Parsing a list of files to see if any contain any one of a list of comma delimited strings

OfficeLinebacker has asked for the wisdom of the Perl Monks concerning the following question:

Ok, the title is kind of a tongue twister, so let me start from the beginning:

The people who maintain the databases here have decided that a group of about 30 or so series will be moved to another database. So I need to find all the programs that refer to those series and fix them. I'm only worried about the finding them part right now. So the first step was to do a grep like this:

fst/prod1% find . -name "*.inp" |& grep inp | xargs grep -li '\$open yields'
./CDS/default/uncertainty/i_fin.inp
...snip snip....
./stressind/UpdateReport.inp
./stressind/finfrag1.inp
./stressind/setupdata2.inp

So now I have the list of files I want to search, and a comma delimited list of the series (strings) I want to search for....there may be some linefeeds in there that I want to strip out:

    AAA10YR.B, AAA20YR.B, AAA2YR.B, AAA30YR.B, AAA5YR.B, AA7YR.B, HYTELECOMB2.B, HYTELECOMTAU1.B

etc.

I'm thinking that there has got to be a better way than to brute force it (ie, use X*Y loops where X is the number of files and Y is the number of elements in the comma-delimited list).
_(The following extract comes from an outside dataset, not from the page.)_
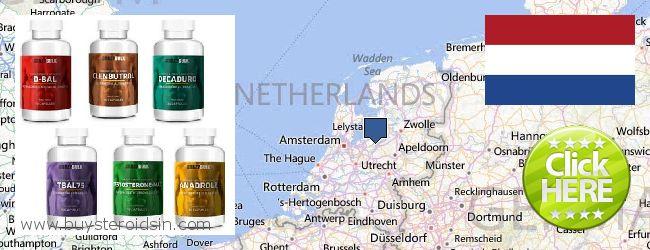 哪里购买 Steroids 在线 Netherlands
This may not even be a Perl problem, but something that can be solved by grep, but I humbly submit my problem to my fellow Monks.

Terrence

UPDATE:

I suppose I could take the comma-delimited list, place each item on its own line, escape the periods, and surround each element with single quotes, writing the result to a file. Then I could just pipe the output of the grep command through one more grep, using the -f (get regexps from a file) option?

UPDATE2: I have to admit I did it in the manner proposed by the first update; I felt that running commands at the prompt one-by-one was easier (remember laziness is a good trait in programmers!) and as stated below, I could track my changes as I applied them rather than writing a whole program and hoping it worked.

The next thing I would like to try is to learn how to do anything sed can do with Perl command-line statements. Any pointers on where I can get to that (also, I am assuming it's possible, since perl was(is?) advertised as a replacement for sed and awk).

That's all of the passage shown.